Detecting Escalation Level from Speech with Transfer Learning and Acoustic-Lexical Information Fusion
This work addresses the problem of enhancing safety and order in public spaces like airports and train stations by detecting conversational escalation, though it is incremental as it builds on existing methods with transfer learning and feature fusion.
The paper tackled the problem of detecting escalation levels from speech in public areas by introducing a system that fuses acoustic-lexical features and uses transfer learning from emotional datasets. The result was a system achieving 81.5% unweighted average recall, significantly outperforming a baseline of 72.2%.
Textual escalation detection has been widely applied to e-commerce companies' customer service systems to pre-alert and prevent potential conflicts. Similarly, in public areas such as airports and train stations, where many impersonal conversations frequently take place, acoustic-based escalation detection systems are also useful to enhance passengers' safety and maintain public order.

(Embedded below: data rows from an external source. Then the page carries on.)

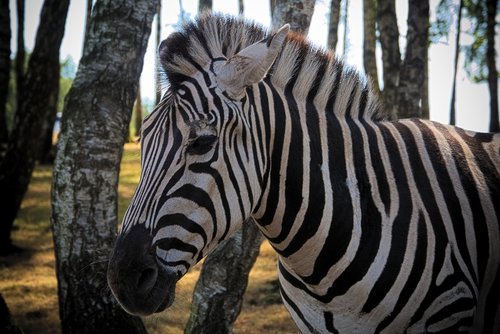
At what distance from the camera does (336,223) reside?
106 inches

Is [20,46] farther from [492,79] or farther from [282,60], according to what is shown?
[492,79]

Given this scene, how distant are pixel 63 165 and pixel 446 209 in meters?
3.43

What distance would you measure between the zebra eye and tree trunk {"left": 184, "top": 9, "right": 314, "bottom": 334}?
7.72 feet

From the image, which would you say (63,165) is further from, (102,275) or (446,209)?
(446,209)

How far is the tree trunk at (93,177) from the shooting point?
4.29 metres

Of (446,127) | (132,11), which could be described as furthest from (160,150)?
(132,11)

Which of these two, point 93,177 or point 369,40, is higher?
point 369,40

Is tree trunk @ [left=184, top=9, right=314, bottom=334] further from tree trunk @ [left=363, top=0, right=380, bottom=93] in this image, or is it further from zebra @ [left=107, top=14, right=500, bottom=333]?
tree trunk @ [left=363, top=0, right=380, bottom=93]

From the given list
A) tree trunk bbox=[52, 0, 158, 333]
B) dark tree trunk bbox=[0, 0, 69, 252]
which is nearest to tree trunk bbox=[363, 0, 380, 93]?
dark tree trunk bbox=[0, 0, 69, 252]

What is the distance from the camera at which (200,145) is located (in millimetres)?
2389

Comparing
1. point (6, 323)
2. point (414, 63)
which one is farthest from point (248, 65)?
point (414, 63)

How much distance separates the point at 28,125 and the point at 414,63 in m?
7.23

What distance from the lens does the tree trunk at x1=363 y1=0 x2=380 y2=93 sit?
461 inches

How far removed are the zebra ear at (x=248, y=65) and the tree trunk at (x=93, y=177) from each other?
2.22 m
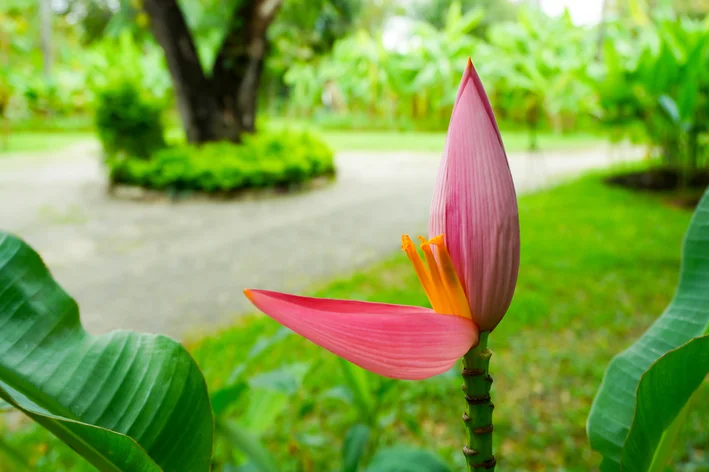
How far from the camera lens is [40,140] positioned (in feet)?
42.3

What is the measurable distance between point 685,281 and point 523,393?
164 centimetres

To this end, we introduce a system based on acoustic-lexical features to detect escalation from speech, Voice Activity Detection (VAD) and label smoothing are adopted to further enhance the performance in our experiments. Considering a small set of training and development data, we also employ transfer learning on several wellknown emotional detection datasets, i.e. RAVDESS, CREMA-D, to learn advanced emotional representations that is then applied to the conversational escalation detection task. On the development set, our proposed system achieves 81.5% unweighted average recall (UAR) which significantly outperforms the baseline with 72.2% UAR.